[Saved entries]
<<<<

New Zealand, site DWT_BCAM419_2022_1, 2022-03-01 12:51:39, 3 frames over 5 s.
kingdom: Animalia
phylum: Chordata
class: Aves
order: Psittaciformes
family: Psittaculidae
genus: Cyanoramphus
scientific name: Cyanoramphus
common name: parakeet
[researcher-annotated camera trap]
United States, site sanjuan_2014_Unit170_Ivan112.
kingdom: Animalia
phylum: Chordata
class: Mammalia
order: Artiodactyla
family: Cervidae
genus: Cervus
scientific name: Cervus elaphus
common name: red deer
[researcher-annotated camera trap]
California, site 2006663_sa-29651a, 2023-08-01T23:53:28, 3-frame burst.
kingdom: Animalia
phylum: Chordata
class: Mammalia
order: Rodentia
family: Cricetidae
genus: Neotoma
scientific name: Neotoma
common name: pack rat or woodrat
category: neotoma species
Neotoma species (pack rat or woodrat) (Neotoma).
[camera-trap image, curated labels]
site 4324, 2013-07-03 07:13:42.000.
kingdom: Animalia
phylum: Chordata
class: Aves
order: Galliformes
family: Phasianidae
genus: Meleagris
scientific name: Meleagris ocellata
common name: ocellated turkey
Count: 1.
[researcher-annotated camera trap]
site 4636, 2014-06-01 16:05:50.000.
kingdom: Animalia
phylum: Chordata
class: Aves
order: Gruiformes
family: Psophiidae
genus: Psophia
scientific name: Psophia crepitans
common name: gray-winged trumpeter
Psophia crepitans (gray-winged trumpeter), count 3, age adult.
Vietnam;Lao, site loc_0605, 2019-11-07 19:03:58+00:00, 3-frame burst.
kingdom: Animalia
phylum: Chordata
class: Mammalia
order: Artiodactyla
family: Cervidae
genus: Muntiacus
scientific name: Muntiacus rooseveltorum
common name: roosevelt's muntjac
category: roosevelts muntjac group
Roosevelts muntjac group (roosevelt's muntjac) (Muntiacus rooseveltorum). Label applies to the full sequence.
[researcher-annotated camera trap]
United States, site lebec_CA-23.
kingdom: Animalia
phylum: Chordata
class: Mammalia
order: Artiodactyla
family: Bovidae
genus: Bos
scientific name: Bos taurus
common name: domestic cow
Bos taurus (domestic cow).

>>>>

» **Directions**: What's needed is a word-for-word copy of the lines from the one holding "category: roosevelts muntjac group" through the final line of the data.

» **Answer to the exercise**:
category: roosevelts muntjac group
Roosevelts muntjac group (roosevelt's muntjac) (Muntiacus rooseveltorum). Label applies to the full sequence.
[researcher-annotated camera trap]
United States, site lebec_CA-23.
kingdom: Animalia
phylum: Chordata
class: Mammalia
order: Artiodactyla
family: Bovidae
genus: Bos
scientific name: Bos taurus
common name: domestic cow
Bos taurus (domestic cow).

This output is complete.